## Permintaan Tertulis
Salin tanpa perubahan sedikit pun bagian baris data yang dimulai dari baris berisi "Which item in" hingga akhir baris data, termasuk kedua ujungnya.

============

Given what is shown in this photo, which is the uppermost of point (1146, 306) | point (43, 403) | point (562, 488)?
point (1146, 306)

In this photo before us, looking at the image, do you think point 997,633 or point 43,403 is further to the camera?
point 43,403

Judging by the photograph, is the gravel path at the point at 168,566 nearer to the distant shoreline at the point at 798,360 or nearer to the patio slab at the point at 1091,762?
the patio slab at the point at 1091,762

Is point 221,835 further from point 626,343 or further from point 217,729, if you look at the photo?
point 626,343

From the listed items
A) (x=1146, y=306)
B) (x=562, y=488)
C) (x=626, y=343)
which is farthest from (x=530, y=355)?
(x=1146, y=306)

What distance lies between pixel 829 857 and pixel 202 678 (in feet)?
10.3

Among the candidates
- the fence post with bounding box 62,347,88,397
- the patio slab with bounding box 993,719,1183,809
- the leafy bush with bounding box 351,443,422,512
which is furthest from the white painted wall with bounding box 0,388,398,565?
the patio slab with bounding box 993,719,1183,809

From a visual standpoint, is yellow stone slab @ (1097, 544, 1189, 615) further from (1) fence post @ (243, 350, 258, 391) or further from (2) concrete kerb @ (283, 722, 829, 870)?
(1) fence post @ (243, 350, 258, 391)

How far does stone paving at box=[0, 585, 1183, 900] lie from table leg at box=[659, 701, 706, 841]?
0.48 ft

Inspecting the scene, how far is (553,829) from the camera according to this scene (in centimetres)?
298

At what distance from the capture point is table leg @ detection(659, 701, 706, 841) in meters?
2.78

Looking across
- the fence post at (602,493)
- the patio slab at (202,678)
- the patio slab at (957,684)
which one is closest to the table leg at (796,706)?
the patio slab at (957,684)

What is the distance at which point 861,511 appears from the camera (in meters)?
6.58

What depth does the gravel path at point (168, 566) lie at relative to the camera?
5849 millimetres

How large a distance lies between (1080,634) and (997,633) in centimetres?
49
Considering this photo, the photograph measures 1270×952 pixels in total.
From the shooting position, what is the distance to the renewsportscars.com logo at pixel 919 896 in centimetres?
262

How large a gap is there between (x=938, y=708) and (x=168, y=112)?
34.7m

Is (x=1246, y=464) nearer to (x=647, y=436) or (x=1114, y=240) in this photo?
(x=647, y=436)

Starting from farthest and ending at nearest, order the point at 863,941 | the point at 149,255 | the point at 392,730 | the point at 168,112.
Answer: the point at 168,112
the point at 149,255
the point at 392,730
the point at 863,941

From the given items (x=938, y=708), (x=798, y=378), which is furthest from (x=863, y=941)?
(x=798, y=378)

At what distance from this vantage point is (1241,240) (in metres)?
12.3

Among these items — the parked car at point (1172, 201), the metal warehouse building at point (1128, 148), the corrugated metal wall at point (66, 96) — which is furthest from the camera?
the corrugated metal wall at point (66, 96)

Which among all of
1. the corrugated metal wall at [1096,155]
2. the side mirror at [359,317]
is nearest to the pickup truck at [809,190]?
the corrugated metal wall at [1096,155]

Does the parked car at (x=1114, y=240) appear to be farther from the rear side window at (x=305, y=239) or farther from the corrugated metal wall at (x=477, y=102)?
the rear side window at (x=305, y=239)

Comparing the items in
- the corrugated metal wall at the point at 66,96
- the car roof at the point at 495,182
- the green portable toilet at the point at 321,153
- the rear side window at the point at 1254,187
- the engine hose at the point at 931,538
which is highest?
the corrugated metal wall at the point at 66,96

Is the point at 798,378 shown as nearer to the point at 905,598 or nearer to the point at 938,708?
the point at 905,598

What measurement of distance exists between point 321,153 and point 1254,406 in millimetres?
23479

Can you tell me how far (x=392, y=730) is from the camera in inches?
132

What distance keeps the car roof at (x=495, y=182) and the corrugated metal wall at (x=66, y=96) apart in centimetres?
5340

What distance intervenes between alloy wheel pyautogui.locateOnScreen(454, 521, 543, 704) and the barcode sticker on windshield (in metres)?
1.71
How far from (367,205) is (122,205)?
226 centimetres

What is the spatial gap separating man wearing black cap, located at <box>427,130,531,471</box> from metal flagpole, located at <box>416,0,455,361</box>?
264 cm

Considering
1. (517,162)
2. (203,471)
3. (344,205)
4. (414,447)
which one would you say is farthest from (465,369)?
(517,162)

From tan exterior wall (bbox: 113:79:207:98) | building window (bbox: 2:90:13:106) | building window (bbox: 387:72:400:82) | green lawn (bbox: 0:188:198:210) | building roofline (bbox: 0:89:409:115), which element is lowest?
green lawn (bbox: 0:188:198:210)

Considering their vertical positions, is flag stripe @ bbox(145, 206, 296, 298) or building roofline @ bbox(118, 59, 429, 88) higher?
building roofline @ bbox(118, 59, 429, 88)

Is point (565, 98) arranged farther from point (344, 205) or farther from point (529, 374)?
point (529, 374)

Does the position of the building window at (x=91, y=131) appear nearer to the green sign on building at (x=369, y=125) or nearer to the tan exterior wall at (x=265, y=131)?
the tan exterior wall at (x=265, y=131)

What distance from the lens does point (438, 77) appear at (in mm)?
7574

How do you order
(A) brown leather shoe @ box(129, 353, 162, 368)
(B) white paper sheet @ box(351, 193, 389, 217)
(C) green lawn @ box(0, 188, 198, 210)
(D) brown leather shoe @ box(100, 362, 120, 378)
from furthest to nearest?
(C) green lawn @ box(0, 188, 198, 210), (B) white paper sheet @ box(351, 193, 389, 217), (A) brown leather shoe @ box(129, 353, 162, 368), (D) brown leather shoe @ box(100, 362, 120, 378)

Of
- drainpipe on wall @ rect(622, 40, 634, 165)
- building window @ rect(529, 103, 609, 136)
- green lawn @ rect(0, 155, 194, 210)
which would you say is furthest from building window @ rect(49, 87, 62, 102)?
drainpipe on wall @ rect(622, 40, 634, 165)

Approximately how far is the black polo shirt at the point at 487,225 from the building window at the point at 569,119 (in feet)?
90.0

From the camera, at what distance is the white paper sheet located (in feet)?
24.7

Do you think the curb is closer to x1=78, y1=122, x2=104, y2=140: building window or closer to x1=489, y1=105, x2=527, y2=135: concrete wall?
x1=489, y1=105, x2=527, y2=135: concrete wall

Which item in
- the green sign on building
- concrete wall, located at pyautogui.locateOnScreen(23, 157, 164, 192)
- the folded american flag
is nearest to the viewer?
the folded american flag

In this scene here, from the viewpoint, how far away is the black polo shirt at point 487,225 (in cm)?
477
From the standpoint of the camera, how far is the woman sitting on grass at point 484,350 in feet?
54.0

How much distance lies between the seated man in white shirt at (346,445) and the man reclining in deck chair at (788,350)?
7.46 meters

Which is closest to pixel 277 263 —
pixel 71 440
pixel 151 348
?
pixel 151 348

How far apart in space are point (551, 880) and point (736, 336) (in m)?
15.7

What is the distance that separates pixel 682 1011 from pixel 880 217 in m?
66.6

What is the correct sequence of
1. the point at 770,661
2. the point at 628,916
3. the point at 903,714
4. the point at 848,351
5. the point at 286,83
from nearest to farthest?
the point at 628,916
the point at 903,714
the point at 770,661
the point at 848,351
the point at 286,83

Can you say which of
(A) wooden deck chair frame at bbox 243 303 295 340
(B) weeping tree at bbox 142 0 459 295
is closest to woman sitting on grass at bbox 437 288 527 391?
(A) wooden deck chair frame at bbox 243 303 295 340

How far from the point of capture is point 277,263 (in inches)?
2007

============

## Penyelesaian
Which item in
- the green sign on building
- concrete wall, located at pyautogui.locateOnScreen(23, 157, 164, 192)
- the folded american flag
is nearest to the viewer?
the folded american flag

In this scene here, from the viewpoint, how far away is the black polo shirt at point 487,225 (in cm)?
477
From the standpoint of the camera, how far is the woman sitting on grass at point 484,350 in feet?
54.0

How much distance lies between the seated man in white shirt at (346,445) and the man reclining in deck chair at (788,350)?
7.46 meters

Which is closest to pixel 277 263 —
pixel 71 440
pixel 151 348
?
pixel 151 348

How far apart in space are point (551, 880) and point (736, 336) (in m)?
15.7

What is the distance that separates pixel 682 1011 from pixel 880 217 in m?
66.6

What is the correct sequence of
1. the point at 770,661
2. the point at 628,916
3. the point at 903,714
4. the point at 848,351
5. the point at 286,83
from nearest to farthest?
the point at 628,916
the point at 903,714
the point at 770,661
the point at 848,351
the point at 286,83

Can you say which of
(A) wooden deck chair frame at bbox 243 303 295 340
(B) weeping tree at bbox 142 0 459 295
is closest to woman sitting on grass at bbox 437 288 527 391?
(A) wooden deck chair frame at bbox 243 303 295 340

How far from the point of capture is point 277,263 (in inches)?
2007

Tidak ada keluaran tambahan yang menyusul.